Нас быстро завели внутрь и выстроили вдоль ковровых дорожек. Я оказался в самом конце строя, сразу за двумя прапорщиками с инженерными эмблемами. Вот только на каких-нибудь саперов они ну вот совсем не походили. А вот на элитных «убивцев» – вполне. Прапора окинули меня несколько покровительственными взглядами, после чего один из них лениво поинтересовался:
– Из Афгана?
– Так точно! – коротко отозвался я. Вот не нужно мне здесь, в Кремле, никаких проблем с докапыванием из-за субординации… Но, слава богу, мужики оказались нормальными.
– Да ты не тянись, старшина, – улыбнулся второй. – Мы ж видим, что ты уже дембель. К тому же и сами «из-за речки». За что награждать-то будут?
– За то, что струсил правильно, – усмехнулся я уже более вольно.
– В смысле?
– Ну, когда перессал до ужаса, то не побежал, а начал отстреливаться куда-то в сторону противника, – сообщил я наиболее точную, по моему мнению, версию событий. Прапора переглянулись и тихонько рассмеялись. Но продолжить разговор нам не дали. Дальний конец строя суетливо зашевелился, а потом вдоль него разнеслась громкая команда.
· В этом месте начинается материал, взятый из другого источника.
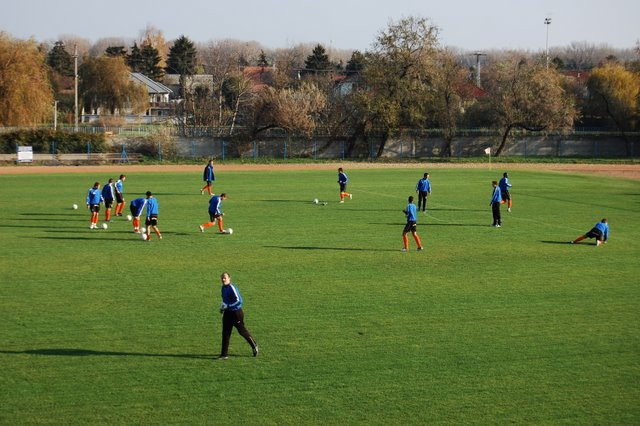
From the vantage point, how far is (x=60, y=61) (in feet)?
403

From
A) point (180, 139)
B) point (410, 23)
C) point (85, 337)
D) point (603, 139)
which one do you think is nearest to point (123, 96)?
point (180, 139)

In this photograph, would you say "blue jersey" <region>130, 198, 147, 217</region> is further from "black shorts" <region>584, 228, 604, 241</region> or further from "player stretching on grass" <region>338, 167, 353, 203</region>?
"black shorts" <region>584, 228, 604, 241</region>

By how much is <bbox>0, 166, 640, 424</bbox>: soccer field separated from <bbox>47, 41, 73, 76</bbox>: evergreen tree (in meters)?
96.7

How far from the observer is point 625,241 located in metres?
28.4

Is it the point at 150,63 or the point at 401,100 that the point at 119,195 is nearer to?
the point at 401,100

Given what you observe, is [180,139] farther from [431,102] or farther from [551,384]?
[551,384]

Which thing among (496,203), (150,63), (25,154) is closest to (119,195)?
(496,203)

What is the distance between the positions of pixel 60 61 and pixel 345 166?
72887 mm

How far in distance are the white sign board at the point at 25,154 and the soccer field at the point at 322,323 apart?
34403 mm

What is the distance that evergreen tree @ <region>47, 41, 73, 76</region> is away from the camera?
4804 inches

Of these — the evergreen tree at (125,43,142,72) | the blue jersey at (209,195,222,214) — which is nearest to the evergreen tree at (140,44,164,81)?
the evergreen tree at (125,43,142,72)

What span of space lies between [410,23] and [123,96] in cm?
4104

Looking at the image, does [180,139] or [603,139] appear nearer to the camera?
[180,139]

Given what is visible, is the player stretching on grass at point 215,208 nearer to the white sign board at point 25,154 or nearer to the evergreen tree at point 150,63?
the white sign board at point 25,154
Пока до меня дошла очередь, я успел немного заскучать. Само награждение проводил какой-то довольно рослый генерал армии. А когда я тихонько поинтересовался у соседей, кто это такой, они шепотом просветили меня, что это начальник Генерального штаба Огарков. Я задумался, вспоминая, что я про него читал. Мужик вроде как был правильный и толковый. И фронтовик. Впрочем, среди высшего военного руководства страны таких пока много. Не легендарных маршалов, конечно, скорее бывших взводных и ротных, но эти люди знают войну не понаслышке, а с переднего края… Кстати, он вроде как был категорическим противником ввода войск в Афганистан!
Очередь до меня дошла где-то через час. Я уже даже стоять измучился. Но как бы там ни было – она до меня таки дошла. После того как моим соседям-прапорам вручили по «Красной Звезде», остановились уже напротив меня, медалиста… Сколько, кстати, их у меня уже имеется? Четыре вроде как – школьная золотая, со Спартакиады две штуки да плюс олимпийская… С этой будет пять. А что – вполне достойно для двадцати лет. Ну так я ж вселенец/попаданец! Им априори рояли да плюшки положены!
Огарков окинул меня придирчивым взглядом и улыбнулся:
– Десантник…
– Старшина Марков, товарищ генерал армии! – гаркнул я, вытаращив глаза. Все как положено – лихой и придурковатый…
– Когда в Афганистан попал?
– В ноябре восемьдесят первого, товарищ генерал армии!
– Ну и что думаешь? Справится Советская армия с мужиками в широких штанах? – поинтересовался он с усмешкой. А я слегка разозлился. Юродивого, что ли, нашли, устами которого боженька вещает. Ну тогда – держите, не унесете.
– Никак нет, товарищ генерал армии!
В зале мгновенно повисла ошеломленная тишина. Вся свита Огаркова обалдело уставилась на меня. Да и не только она. Весь строй, который генерал армии уже прошел, вытянув шеи, пялился на молодого наглеца, ляпнувшего сущую ересь!
– Да как ты… – зарычал какой-то полковник, стоявший за левым плечом Огаркова, но тот резко вскинул руку, останавливая его, а затем уточнил:
– Уверен?
– Так точно, товарищ генерал армии, – если честно, я уже опомнился и сейчас страшно жалел, что не удержал свой поганый язык. Но, с другой стороны, а вдруг то, что я сейчас наговорю, как-то сможет повлиять на ситуацию в лучшую сторону. Какой она будет, эта лучшая сторона, я пока не представлял. Может, пораньше выйдем. Или, наоборот, сильнее поддержим Наджибулу… хотя там пока у власти «товарищ Бабрак Кармаль». Говорят, горькая пьянь. Ладно сказал «а» – нужно говорить и «б»…
– Это будет наш Вьетнам. Мы потеряем десятки тысяч людей и миллиарды рублей, а потом все равно нам придется уйти. Только после этого вместо спокойного и сонного Афганистана, каким он был раньше, на нашей границе окажется страна, переполненная оружием и людьми, которые благодаря нам очень хорошо научатся с ним обращаться. Причем руководить этими людьми будут вожди, завоевавшие славу и авторитет в войне с нами.